Begin Information provided
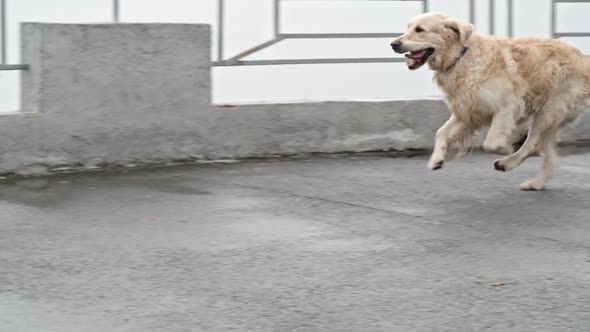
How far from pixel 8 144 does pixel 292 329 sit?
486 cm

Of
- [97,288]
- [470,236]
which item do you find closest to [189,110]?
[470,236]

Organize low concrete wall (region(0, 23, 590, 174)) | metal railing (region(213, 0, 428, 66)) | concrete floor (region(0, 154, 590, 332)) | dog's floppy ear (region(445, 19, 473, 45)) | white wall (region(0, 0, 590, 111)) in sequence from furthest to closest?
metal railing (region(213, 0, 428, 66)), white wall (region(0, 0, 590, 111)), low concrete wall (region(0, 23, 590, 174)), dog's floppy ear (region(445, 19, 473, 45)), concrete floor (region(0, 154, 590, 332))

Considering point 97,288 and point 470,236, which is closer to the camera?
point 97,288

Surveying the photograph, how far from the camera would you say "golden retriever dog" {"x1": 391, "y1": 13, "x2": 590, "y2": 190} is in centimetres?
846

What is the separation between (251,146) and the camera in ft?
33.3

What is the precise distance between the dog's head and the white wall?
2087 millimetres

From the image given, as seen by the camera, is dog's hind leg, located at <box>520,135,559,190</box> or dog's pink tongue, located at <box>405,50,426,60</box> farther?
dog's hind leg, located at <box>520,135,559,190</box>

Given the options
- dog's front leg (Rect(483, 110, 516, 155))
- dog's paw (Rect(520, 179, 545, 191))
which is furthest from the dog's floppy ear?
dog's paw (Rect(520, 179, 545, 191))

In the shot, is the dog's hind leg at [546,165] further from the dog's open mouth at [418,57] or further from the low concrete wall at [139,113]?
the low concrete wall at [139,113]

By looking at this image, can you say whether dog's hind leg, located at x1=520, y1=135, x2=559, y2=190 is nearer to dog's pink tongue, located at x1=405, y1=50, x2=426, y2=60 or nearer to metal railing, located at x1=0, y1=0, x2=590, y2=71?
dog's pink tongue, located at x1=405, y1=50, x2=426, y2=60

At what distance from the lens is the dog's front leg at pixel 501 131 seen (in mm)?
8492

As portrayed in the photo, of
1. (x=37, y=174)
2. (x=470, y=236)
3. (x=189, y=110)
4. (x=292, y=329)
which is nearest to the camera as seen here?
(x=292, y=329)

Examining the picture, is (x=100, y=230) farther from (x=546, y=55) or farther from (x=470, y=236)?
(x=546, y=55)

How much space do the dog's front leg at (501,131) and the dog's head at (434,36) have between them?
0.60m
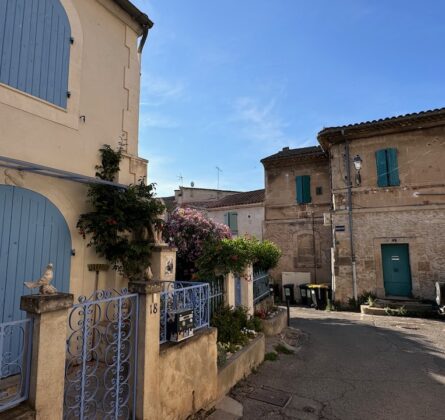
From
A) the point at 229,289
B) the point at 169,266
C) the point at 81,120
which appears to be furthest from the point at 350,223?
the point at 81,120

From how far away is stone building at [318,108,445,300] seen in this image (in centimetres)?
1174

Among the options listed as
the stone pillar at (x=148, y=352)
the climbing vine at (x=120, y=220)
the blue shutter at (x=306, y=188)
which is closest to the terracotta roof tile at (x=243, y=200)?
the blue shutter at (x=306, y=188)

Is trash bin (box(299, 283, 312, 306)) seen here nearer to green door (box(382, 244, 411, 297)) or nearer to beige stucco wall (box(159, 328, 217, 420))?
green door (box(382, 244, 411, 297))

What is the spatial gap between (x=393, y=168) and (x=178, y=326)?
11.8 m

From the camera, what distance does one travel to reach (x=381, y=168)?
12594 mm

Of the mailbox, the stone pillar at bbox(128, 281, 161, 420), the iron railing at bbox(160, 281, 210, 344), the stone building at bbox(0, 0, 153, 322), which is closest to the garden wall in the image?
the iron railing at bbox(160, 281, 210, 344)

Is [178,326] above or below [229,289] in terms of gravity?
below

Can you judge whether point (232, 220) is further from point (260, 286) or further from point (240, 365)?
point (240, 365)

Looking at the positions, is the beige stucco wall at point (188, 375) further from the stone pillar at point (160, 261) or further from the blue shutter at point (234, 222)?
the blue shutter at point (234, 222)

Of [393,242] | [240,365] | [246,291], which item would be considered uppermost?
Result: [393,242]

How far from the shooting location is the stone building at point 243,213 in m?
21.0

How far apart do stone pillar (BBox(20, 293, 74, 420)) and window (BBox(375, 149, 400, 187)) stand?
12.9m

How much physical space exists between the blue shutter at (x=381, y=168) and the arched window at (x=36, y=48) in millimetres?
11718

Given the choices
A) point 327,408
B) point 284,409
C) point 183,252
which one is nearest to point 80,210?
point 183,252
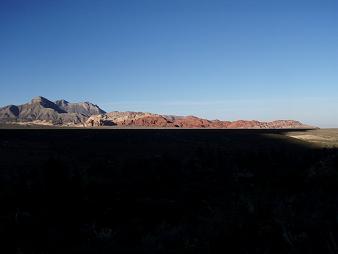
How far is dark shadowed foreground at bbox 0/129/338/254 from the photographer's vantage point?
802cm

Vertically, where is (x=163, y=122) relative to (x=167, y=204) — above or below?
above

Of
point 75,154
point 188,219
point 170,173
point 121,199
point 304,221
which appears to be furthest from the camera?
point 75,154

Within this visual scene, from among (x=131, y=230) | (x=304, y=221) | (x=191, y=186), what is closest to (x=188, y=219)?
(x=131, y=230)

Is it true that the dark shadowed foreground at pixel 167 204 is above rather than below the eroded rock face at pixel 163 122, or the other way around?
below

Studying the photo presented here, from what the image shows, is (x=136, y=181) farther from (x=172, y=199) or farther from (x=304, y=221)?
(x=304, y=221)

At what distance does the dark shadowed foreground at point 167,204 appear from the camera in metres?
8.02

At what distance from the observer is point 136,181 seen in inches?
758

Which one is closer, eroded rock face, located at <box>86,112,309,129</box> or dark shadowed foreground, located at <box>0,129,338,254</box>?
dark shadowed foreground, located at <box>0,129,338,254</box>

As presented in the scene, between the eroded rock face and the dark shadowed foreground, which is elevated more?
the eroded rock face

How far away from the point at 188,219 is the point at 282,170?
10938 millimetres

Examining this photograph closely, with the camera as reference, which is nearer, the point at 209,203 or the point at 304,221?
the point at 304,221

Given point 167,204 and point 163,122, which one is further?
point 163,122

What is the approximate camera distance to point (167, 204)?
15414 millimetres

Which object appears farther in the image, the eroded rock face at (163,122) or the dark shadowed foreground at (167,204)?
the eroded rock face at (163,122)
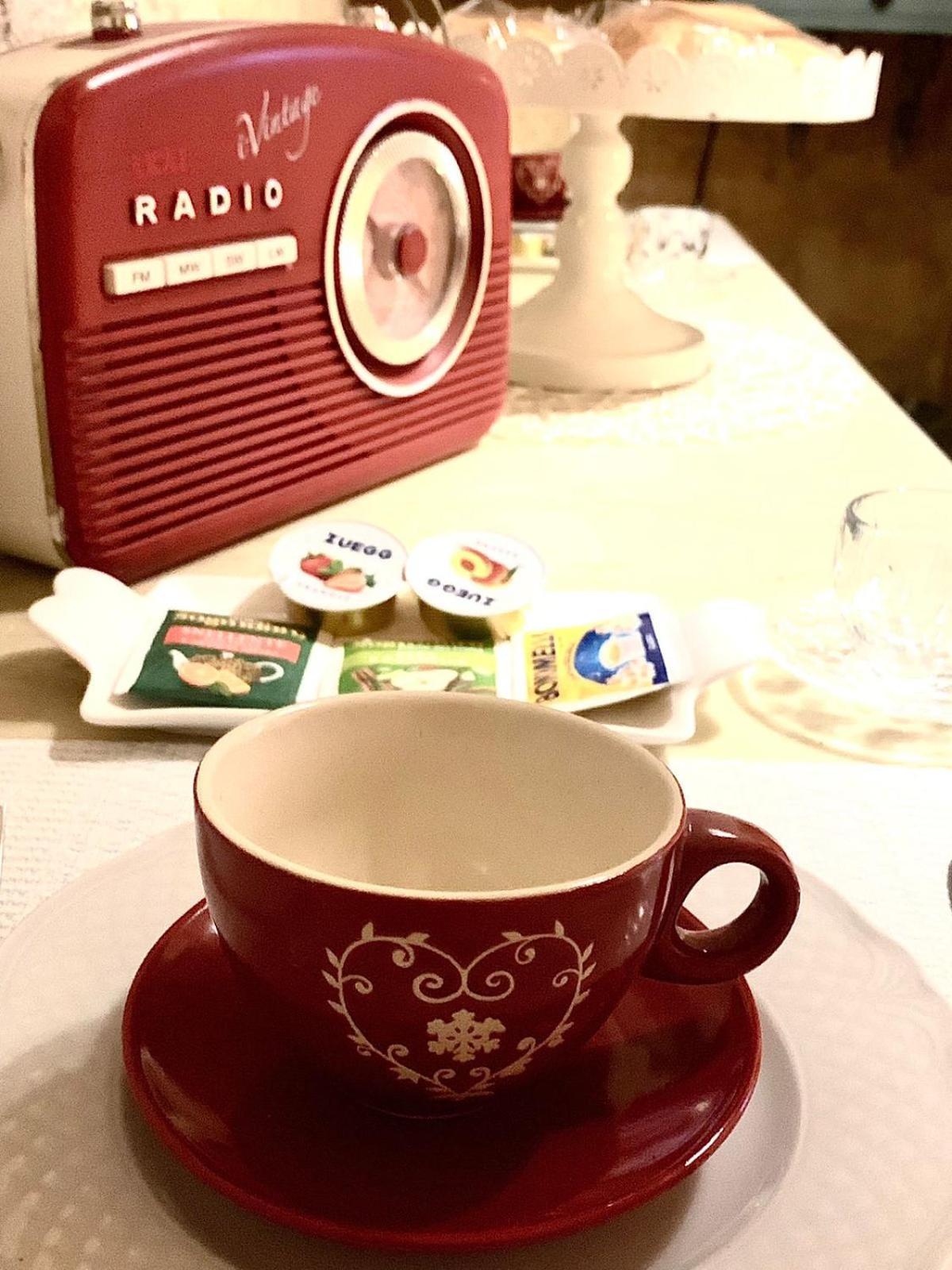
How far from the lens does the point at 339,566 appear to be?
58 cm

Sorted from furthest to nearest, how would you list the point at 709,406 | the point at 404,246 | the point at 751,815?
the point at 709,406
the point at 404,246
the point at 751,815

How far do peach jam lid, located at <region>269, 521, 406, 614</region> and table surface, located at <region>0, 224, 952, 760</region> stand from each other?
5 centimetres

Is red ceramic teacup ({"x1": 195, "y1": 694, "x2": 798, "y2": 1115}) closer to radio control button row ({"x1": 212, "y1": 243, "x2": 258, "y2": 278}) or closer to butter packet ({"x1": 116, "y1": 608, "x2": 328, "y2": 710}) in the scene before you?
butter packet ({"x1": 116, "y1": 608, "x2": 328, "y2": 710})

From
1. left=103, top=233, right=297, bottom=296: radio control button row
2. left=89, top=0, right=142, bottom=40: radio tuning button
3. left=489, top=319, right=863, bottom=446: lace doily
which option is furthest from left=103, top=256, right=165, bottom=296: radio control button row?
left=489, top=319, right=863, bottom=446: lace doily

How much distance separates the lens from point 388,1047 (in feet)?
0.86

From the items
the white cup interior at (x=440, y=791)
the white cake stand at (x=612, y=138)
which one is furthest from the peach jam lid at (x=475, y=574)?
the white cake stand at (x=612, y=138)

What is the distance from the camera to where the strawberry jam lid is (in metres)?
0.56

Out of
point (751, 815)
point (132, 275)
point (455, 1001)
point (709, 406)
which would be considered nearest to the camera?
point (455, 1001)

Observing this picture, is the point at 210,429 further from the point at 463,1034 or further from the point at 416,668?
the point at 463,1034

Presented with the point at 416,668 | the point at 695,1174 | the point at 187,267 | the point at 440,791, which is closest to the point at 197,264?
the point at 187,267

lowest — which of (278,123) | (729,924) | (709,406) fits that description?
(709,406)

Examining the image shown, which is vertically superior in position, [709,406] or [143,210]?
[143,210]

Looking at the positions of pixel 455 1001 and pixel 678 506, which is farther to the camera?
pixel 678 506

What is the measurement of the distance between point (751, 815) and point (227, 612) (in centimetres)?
End Information provided
▸ **Task**
Copy verbatim the part of the material that opens with the line containing "Looking at the positions of" and runs through the end of the material.

▸ **Response for this exercise**
Looking at the positions of pixel 455 1001 and pixel 678 506, which is farther to the camera?
pixel 678 506

What is the measurement of the distance between point (751, 815) and point (227, 612) (in centimetres)?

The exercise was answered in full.